Day after day, meal after meal, the scene repeated. Always in the bathrobe, even at lunch, and never mingling with anyone. Everyone thought she was very, very vain and conceited.
So, I'm at a doctor's appointment today, and look who comes in. She's traded her pale pink bathrobe for a pale cream colored blouse and tasteful skirt, and pale cream colored hose, and pale cream colored shoes. And she's kinda pale and cream colored, so the whole thing worked.
I glance over at her a few times, recognizing her. But this time, I noticed something. I don't think it was vanity we were seeing.
No, I think what we were seeing was a massive case of insecurity.
She had taken great pains to make sure everything in her life was just perfect. I imagine that being in a mental hospital was mortifying to her. I understand now.
And as she sat there, back straight, chin up, I pitied her.
It is natural after you find you have a chronic and lifetime illness to feel wounded somehow, and it seems worse when it is a mental illness. Eventually you come to accept it, and it is that resignation that enables us to go on with our lives and rehabilitate ourselves to living with it. If you remain embarrassed and afraid of it, it will chase you all the days of your life like a ravenous tiger.

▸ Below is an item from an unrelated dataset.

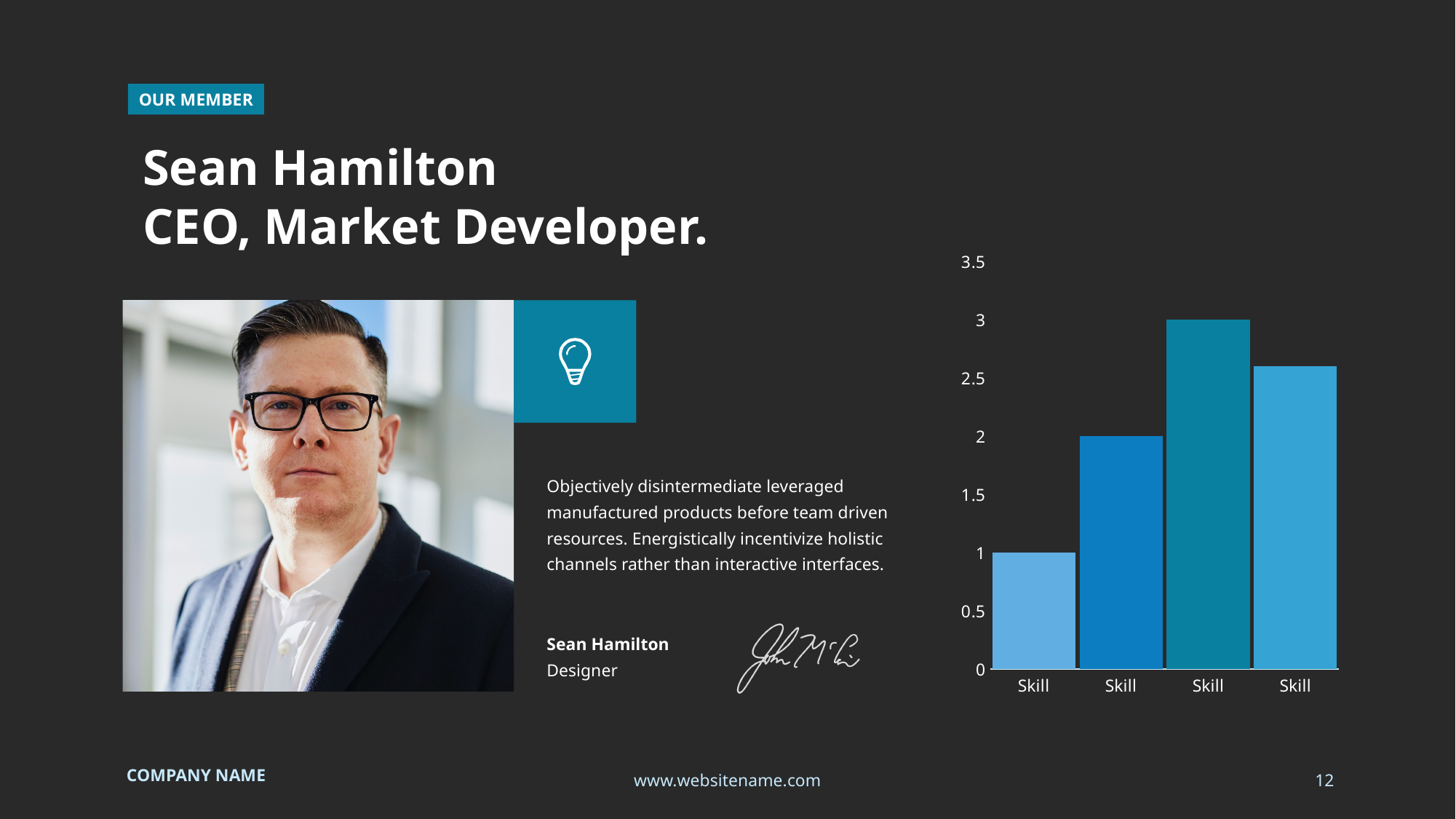
What kind of chart is shown on the slide? bar chart Is the value of the fourth bar from the left greater or less than 2.5? greater What is the difference between the third bar and the first bar from the left? 2 How many bars does the chart show? 4 Which bar is the shortest? the first bar from the left What is the value of the third bar from the left? 3 Which is larger, the second bar from the left or the fourth bar from the left? the fourth bar from the left Is the value of the fourth bar from the left greater or less than 3? less What is the value of the second bar from the left? 2 What label appears under each bar on the x axis? Skill Which bar is the tallest? the third bar from the left What is the value of the first bar from the left? 1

I also saw the teddy bear girl a month or so ago. She was on the phone in the hospital lobby, in tears. I had seen her in tears a lot in the hospital. I waited, and as she walked by I said "I remember you."
She looked at me and suddenly smiled, and what a pretty smile, even stained by tears. We both knew she couldn't help that. Turns out that she has had a very hard year. After her release, she ended up involved with drugs, and probably worse, and had been placed back in the hospital. She was in a sort of halfway house plan that allowed her to sleep at home, with supervision, and spend her days at the hospital.
She seemed comfortable with that. She did not want to be like she was. My heart bled for her too.
And somewhere, her teddy bear's waiting for her.
The ultimate security is your understanding of reality.